** start of Selected extract **

Comments to this Systemtap vs Dtrace comparison
This is in response to this web page posted
http://sources.redhat.com
I have went line by line and commented on its content and in accuracies. This was also sent to the Systemtap mailing list.
Going line by line...
Licenses: are correct.
Processor support:
Not sure if Apple, or the FreeBSD guys ported to PPC or not, but if Apple doesn't support, the Polaris project will support DTrace on its PPC OpenSolaris port.
Of course it should be pointed out that Systemtap only supports Linux, where Dtrace now supports Solaris and OSX, with the FreeBSD DTrace port rapidly proceeding, in fact last I checked they are furher along in the process that Systemtap is.
Kernel Lock in:
DTrace kernel lock step is highly limited when compared to Systemtap. Remember that Linux doesn't believe in API/ABI stability. I just ran a complex DTrace script I wrote over 2 years ago on a modern Solaris express release and it worked just as it always has, Systemtap isn't even stable enough to run a complex script written 6 months ago, even if you were on the same kernel, of course you have to update your elfutils quite often as well, I don't really see anything that is stable about Systemtap. So on this line, it would be that Systemtap has the greater amount of lock in, not just in the kernel but Systemtap it self and possibly even the tools used to compile the script.
Core Developers:
The majority core developers and active contributors on the Systemtap mailing list are IBM and RedHat employees.
DTrace is currently developed by a number of people outside of sun, including the people that have ported DTrace to OSX, as well as the team that is working on porting it to FreeBSD. There are also many users of DTrace that submit bug reports and static probes for scripting languages and applications.
Development began:
Are you accounting for kprobes that was the base of Systemtap developed for a while before Systemtap started?
DTrace development began in October 2001, and first released in September 2003 along with submission of the USENIX paper.

** end of Selected extract **
** start of Items **

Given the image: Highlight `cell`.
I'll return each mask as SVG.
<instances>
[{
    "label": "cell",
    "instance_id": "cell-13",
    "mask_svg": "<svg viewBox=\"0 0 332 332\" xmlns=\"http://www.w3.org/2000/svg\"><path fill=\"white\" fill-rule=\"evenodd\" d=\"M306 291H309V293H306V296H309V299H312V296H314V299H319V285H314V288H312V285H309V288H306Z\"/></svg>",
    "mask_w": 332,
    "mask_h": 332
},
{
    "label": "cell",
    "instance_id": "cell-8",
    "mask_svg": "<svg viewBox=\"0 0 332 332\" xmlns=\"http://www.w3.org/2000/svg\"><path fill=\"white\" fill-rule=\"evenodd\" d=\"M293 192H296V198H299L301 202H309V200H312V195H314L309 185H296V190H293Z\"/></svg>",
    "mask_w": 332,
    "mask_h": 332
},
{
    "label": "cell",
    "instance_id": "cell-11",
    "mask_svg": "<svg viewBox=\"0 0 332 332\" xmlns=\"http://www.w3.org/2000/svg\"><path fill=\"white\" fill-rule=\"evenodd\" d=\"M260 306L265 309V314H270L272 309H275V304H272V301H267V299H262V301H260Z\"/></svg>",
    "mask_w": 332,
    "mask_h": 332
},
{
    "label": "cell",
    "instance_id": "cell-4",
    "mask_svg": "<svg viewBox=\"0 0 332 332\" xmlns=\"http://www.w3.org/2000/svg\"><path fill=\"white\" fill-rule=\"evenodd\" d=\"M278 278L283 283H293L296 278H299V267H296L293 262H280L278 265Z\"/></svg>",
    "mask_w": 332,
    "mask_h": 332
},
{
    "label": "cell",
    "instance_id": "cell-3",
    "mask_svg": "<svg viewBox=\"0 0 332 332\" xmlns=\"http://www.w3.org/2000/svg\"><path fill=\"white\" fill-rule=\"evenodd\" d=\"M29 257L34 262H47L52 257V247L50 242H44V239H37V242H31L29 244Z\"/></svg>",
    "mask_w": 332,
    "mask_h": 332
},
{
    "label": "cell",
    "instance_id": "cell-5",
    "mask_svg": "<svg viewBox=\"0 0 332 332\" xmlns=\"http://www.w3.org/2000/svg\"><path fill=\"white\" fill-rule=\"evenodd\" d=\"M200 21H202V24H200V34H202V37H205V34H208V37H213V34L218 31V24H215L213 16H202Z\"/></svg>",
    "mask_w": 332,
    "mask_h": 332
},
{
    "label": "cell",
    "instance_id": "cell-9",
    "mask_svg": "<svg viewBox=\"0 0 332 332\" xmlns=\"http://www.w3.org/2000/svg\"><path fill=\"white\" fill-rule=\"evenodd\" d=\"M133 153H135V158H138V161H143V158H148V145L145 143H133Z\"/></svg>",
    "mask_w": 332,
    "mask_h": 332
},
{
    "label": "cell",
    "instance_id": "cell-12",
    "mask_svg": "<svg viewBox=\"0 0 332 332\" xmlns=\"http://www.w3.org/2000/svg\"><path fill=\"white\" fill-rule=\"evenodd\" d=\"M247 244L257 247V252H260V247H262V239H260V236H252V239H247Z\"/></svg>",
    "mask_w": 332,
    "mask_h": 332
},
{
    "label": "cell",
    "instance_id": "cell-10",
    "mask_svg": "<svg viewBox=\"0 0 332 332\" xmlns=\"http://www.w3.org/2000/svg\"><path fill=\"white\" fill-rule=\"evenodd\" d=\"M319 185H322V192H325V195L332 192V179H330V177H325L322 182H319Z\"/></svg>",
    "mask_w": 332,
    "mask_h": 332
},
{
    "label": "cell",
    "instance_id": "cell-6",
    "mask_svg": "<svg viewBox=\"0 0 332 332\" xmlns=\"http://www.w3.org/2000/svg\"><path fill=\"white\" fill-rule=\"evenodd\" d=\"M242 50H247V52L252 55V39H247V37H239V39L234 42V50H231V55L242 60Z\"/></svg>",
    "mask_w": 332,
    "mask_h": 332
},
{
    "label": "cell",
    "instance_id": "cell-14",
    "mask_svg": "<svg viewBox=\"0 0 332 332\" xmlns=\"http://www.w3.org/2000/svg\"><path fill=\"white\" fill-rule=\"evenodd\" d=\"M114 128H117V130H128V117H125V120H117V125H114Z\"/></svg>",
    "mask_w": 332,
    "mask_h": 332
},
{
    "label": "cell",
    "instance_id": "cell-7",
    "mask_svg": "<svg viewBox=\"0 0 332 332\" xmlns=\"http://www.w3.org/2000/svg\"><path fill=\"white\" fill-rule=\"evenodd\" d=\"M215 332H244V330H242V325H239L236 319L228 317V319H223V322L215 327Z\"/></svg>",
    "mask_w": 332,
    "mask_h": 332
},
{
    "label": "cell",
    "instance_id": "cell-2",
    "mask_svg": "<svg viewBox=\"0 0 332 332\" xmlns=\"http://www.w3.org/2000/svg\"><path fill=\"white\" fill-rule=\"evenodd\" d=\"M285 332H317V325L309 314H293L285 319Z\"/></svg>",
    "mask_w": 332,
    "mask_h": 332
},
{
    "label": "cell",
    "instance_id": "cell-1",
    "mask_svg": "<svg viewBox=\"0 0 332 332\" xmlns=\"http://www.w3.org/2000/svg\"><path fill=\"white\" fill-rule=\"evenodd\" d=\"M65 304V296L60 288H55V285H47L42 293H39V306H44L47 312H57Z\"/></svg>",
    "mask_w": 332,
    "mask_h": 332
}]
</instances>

** end of Items **

* Problems
1/ From the comments on the Systemtap vs DTrace comparison, write out everything from "Comments to this" down to "Systemtap mailing list.".
2/ Extend the comments on the Systemtap vs DTrace comparison, picking up after their final sentence.

* Expected responses
1/
Comments to this Systemtap vs Dtrace comparison
This is in response to this web page posted
http://sources.redhat.com
I have went line by line and commented on its content and in accuracies. This was also sent to the Systemtap mailing list.

2/
Ongoing evolution:
Yes Systemtap is development is rapid, but at the same time they claim to have no kernel lock in? Exactly which is it, we have Linux that has no guaranteed API/ABI (rapidly changing) including the kprobes kernel module that is still under active development, and a project that is rapidly changing, so how can it have little kernel lock in? Of course Systemtap needs to have rapid evolution to try and match where DTrace is today.
DTrace on the other hand, has met most of its goals and is now adding features and fixing bugs, where the active development is adding static probes to languages and apps making it easier for the end user and developers. DTrace currently has accomplished 99% of its goals it stated at the beginning of the project (http://www.usenix.org/event/usenix04/tech/general/full_papers/cantrill/cantrill_html/)
Target Audience:
Systemtap has seemed to miss its target audience, its current audience is Kernel developers; I know of no users that use Systemtap on a daily basis, the same statement holds true for Sysadmins as well. There are hardly any pre-made Systemtap scripts, at the moment so your only users are kernel Coders. I’ve not heard of any userland developers using Systemtap to solve problems since userland probes are not included. Nor is support for any other application or scripting language probing.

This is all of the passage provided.